- The Washington Times - Friday, December 10, 2004

Two apparently unrelated stories that ran in newspapers the same day are in reality not nearly as unrelated as they might seem. One story was headlined, “High school students debate steroid ethics.” The other story: “Economic time bomb: U.S. teens are among worst at math.”

We have long known teenagers in Japan scored much higher on international math tests than American teenagers. But did you know teenagers in Poland, the Slovak Republic, Iceland, Canada and Korea — among other places — also score higher than our teenagers? Out of 29 countries whose teenagers took a recent international math test, American teenagers ranked 24th. Americans also scored near the bottom on tests of general problem-solving.

What about the ethics of using steroids? Kids can talk about this at home or on the streets or just about anywhere. What about the ethics of using up precious school time for such chatter when there are serious deficiencies in our children’s ability to measure up to international standards in an increasingly competitive international economy?

Presiding over classroom chatter is no doubt a lot easier than teaching the Pythagorean theorem or differential calculus. But teachers who so indulge themselves, at their students’ future expense, have no business conducting discussions of “ethics” about athletes using steroids — or any other ethics issue.

Jason Giambi may have damaged his own career, and George Steinbrenner’s pocketbook, by taking steroids. But that is nothing compared to the damage done to schoolchildren whose time is frittered away talking about athletes’ steroid use when there is serious work that remains undone.

With all the outcry about “outsourcing” American jobs, especially in computer work, there has been relatively little said about importing brains from foreign countries to do mentally challenging work here because the brains of our own students have simply not been adequately developed in our schools.

For years, most of the Ph.D.s awarded by American universities in mathematics and engineering have gone to foreigners. We have the world’s finest graduate schools — so fine our own American students have trouble getting admitted in fields that require highly trained minds.

A finer breakdown of American teenagers’ test scores shows that while white and Asian American students meet international standards in math, blacks and Hispanics fall well below those standards. Those students who are already less fortunate have the most to lose by turning classrooms into chatter sessions.

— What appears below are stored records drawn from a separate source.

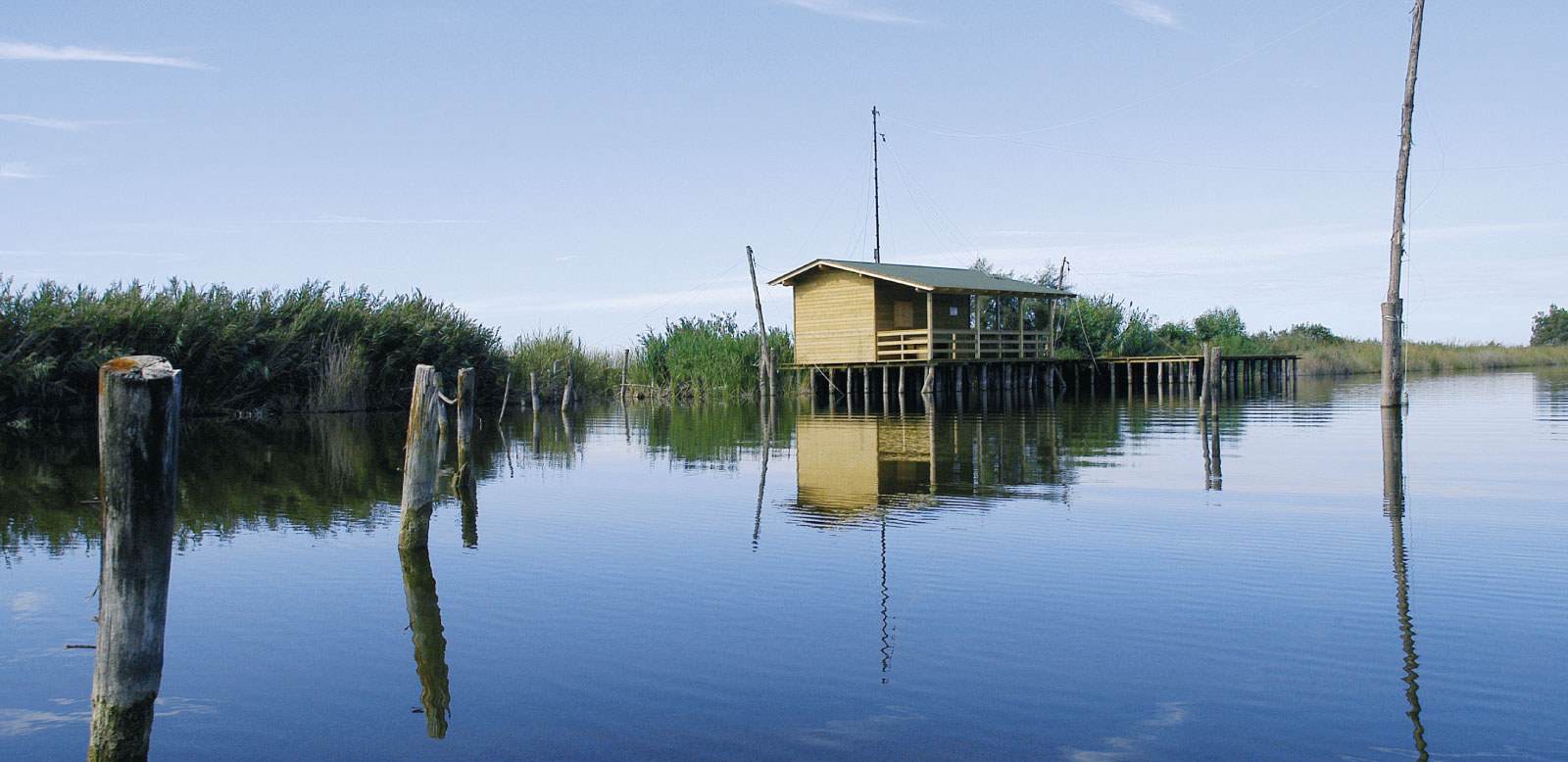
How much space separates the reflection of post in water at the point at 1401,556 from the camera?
502 centimetres

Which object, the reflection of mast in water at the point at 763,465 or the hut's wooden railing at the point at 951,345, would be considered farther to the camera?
the hut's wooden railing at the point at 951,345

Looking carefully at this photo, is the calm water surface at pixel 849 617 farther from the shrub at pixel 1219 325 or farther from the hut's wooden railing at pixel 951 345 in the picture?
the shrub at pixel 1219 325

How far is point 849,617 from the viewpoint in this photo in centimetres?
689

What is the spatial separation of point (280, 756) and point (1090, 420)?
22.2m

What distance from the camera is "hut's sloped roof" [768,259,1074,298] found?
117ft

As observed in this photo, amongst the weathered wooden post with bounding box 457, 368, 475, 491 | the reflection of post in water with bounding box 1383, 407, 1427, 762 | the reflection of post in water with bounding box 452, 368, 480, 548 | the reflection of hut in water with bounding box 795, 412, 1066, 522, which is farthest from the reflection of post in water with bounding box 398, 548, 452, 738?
the reflection of post in water with bounding box 1383, 407, 1427, 762

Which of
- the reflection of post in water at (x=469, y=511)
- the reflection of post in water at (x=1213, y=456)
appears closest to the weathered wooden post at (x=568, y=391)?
the reflection of post in water at (x=1213, y=456)

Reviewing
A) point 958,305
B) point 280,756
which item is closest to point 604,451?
point 280,756

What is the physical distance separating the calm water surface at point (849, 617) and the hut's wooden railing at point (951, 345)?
2205 cm

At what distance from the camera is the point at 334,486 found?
14094mm

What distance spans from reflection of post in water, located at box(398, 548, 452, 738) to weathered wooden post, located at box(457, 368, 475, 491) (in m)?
3.58

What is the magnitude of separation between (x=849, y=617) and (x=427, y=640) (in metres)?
2.48

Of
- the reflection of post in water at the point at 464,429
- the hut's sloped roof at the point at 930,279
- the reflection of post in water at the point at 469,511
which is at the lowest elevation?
the reflection of post in water at the point at 469,511

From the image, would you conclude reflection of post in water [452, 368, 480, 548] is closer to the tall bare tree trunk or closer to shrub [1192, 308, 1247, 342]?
the tall bare tree trunk
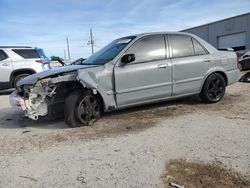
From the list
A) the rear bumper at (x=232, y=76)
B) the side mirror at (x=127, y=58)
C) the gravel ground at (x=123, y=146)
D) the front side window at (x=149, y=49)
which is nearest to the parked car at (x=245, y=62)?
the rear bumper at (x=232, y=76)

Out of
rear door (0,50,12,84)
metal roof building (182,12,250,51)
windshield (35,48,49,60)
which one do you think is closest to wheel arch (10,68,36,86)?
rear door (0,50,12,84)

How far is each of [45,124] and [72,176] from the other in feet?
8.93

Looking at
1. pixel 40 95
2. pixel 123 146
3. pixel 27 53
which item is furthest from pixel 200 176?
pixel 27 53

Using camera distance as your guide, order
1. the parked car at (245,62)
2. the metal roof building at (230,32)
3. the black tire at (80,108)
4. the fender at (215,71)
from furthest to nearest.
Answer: the metal roof building at (230,32), the parked car at (245,62), the fender at (215,71), the black tire at (80,108)

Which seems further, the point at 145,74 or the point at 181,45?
the point at 181,45

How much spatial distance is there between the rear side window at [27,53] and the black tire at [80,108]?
7.07 metres

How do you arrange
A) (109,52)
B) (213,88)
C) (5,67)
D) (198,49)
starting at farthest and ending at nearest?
(5,67)
(213,88)
(198,49)
(109,52)

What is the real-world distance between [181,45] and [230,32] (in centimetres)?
3275

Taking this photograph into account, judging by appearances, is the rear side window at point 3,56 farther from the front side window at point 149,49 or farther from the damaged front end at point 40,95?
the front side window at point 149,49

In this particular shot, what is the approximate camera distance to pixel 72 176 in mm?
3697

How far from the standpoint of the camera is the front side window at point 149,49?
6410mm

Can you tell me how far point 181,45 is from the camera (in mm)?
6980

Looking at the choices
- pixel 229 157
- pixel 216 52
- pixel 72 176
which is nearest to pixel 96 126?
pixel 72 176

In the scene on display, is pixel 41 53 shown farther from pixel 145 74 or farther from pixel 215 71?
pixel 215 71
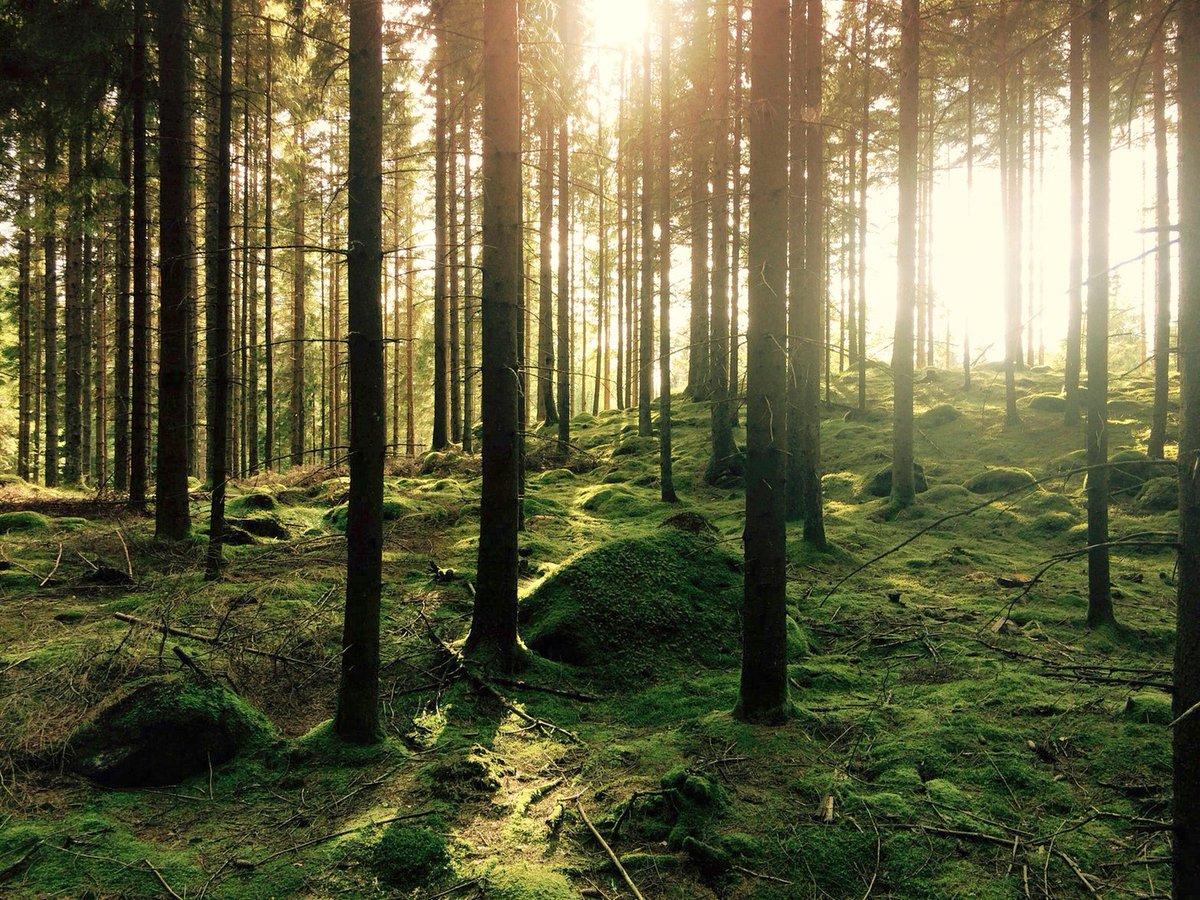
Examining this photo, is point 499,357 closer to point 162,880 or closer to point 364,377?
point 364,377

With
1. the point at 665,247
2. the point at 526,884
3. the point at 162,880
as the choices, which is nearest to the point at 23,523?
the point at 162,880

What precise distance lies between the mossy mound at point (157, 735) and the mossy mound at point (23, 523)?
25.4ft

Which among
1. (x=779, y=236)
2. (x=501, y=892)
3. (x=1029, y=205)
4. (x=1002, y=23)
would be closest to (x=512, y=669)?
(x=501, y=892)

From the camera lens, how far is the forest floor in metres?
3.69

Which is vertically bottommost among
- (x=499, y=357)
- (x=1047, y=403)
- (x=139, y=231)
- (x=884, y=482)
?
(x=884, y=482)

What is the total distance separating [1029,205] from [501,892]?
29.8 metres

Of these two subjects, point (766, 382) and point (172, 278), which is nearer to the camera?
point (766, 382)

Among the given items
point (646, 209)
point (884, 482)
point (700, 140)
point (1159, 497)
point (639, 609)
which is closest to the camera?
point (639, 609)

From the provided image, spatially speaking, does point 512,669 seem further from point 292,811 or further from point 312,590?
point 312,590

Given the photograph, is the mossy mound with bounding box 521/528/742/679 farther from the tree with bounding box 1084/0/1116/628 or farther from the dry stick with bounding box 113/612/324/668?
the tree with bounding box 1084/0/1116/628

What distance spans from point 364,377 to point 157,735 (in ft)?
9.71

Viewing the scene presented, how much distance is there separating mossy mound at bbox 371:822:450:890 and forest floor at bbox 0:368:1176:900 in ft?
0.05

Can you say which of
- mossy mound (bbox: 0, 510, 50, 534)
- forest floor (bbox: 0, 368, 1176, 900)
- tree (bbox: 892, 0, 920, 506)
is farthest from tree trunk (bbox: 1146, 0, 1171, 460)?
mossy mound (bbox: 0, 510, 50, 534)

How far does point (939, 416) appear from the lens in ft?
66.4
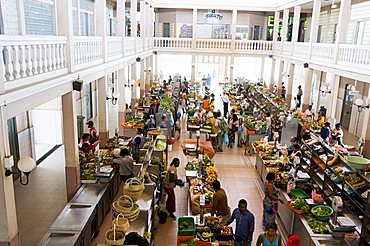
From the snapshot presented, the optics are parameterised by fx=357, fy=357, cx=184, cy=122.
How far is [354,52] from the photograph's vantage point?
14281 mm

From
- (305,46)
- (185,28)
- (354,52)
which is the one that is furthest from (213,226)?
(185,28)

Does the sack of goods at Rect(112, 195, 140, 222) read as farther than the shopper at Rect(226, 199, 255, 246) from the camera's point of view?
No

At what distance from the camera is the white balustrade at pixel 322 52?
55.6 ft

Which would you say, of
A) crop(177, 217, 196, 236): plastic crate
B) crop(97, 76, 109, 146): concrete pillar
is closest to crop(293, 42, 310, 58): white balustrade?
crop(97, 76, 109, 146): concrete pillar

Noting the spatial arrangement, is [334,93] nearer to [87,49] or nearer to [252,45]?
[87,49]

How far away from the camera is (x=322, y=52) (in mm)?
18234

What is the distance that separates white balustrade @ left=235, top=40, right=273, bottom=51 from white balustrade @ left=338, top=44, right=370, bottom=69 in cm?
1272

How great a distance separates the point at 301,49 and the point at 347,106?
4430 millimetres

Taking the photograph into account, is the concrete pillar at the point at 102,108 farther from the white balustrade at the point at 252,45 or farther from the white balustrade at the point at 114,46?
the white balustrade at the point at 252,45

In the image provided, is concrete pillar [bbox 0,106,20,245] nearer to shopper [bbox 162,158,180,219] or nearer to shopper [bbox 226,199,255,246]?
shopper [bbox 226,199,255,246]

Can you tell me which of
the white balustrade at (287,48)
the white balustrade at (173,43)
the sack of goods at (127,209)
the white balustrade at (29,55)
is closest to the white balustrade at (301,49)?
the white balustrade at (287,48)

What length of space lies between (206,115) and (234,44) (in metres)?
11.3

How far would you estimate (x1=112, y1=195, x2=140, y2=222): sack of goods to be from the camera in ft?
24.7

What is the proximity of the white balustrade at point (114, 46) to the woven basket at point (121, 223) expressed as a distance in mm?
8484
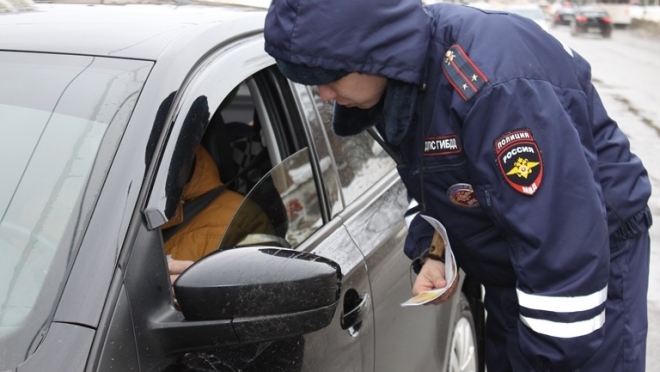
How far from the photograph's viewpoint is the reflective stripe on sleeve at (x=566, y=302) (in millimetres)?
1716

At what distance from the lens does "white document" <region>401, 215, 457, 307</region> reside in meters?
1.97

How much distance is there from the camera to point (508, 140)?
5.43 feet

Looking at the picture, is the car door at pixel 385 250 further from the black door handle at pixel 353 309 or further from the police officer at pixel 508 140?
the police officer at pixel 508 140

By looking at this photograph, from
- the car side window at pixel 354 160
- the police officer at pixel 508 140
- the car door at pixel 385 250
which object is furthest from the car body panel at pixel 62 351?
the car side window at pixel 354 160

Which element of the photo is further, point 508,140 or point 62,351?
point 508,140

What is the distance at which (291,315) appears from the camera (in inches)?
59.3

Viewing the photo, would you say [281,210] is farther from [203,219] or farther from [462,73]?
[462,73]

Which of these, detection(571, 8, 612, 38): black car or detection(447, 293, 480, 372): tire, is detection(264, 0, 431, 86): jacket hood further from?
detection(571, 8, 612, 38): black car

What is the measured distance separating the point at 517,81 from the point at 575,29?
129ft

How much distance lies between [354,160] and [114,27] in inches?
35.5

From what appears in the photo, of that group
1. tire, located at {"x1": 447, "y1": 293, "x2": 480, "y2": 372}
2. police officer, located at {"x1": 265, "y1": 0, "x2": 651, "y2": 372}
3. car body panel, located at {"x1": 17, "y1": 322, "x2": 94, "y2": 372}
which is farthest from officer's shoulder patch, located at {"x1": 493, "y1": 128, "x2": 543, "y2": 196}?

The children of affluent and well-educated parents can learn a lot at home, even if the schools waste their time on “activities” and “projects.” But the kid from a low-income family in the ghetto or barrio usually has just one shot at a decent life — and that shot is in the school.

Teachers who fail to equip these youngsters with mental skills send them out into the battles of life unarmed. Teachers who think they are doing something good for those kids by sympathetically dwelling on racial grievances give them chips to carry on their shoulders instead of brainpower in their heads.

Will anybody be more employable with a chip on his shoulders? Is anybody more likely to be work hard on improving himself when he is led to believe his problems are caused by others?

The message that gets through to many minority youngsters is you are a chump for trying when The Man will not let you get anywhere anyway. Those minority students who still try hard are often accused of “acting white” — and that accusation can bring anything from social ostracism to outright violence.

Schools that give easy grades are setting their students up for a very hard life without the skills to compete. Instead of giving students and their parents a realistic picture of where they are, while there is time to do something about it, schools pass the job of confronting reality on to employers who get these youngsters when it is usually too late. Yet schools think they are teaching “ethics” when their whole abdication of adult responsibility is profoundly immoral.

Thomas Sowell is a nationally syndicated columnist.